FAQ
Common questions about ForgeFind and image forgery detection.
What is image forgery?

Image forgery is any deliberate manipulation of a photo to misrepresent what it shows. The two most common types are splicing (pasting part of one image into another) and copy-move (duplicating a region within the same image to hide or create objects).

What types of manipulation does ForgeFind detect?

ForgeFind targets two specific forgery types. The splicing detector (a U-Net neural network) finds regions that were pasted in from a different image. The copy-move detector (an OpenCV SIFT pipeline) finds regions that were cloned within the same image.

It does not currently detect things like brightness/contrast edits, color grading, AI-generated images, or face swaps.

Is ForgeFind free to use?

Yes. ForgeFind is open source under the MIT license. You can use it, modify it, or build on top of it.

How accurate is it?

The U-Net model was trained on the CASIA dataset and performs well on clear splicing cases. The SIFT copy-move pipeline is reliable for duplicated regions that have distinct features (textures, edges, objects).

That said, no detection tool is perfect.
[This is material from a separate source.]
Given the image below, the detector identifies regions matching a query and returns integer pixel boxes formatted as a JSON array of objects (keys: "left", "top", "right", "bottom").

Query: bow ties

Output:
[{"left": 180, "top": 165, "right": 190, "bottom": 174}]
Heavily compressed images, very small edits, or manipulations followed by re-saving can reduce accuracy. ForgeFind includes multiple post-processing steps (blob filtering, mask ratio limits, homography checks) specifically to reduce false positives.

What does the confidence score mean?

For splicing, the confidence score is the average probability the model assigned to all pixels it flagged as tampered. A score of 85% means the model is, on average, 85% sure about the regions it highlighted.

For copy-move, detection is more binary. If the SIFT pipeline finds a verified clone (passing the ratio test, spatial separation, RANSAC, and overlap checks), it reports 98%. Otherwise it reports 0%.

The overall score shown at the top takes whichever is higher.

Why did it flag my image as manipulated when it's not?

False positives can happen. Images with lots of repeated patterns (text, tiles, fences) sometimes trigger the copy-move detector. The splicing model can also flag regions on images that were saved with heavy JPEG compression, since compression artifacts can look similar to splice boundaries.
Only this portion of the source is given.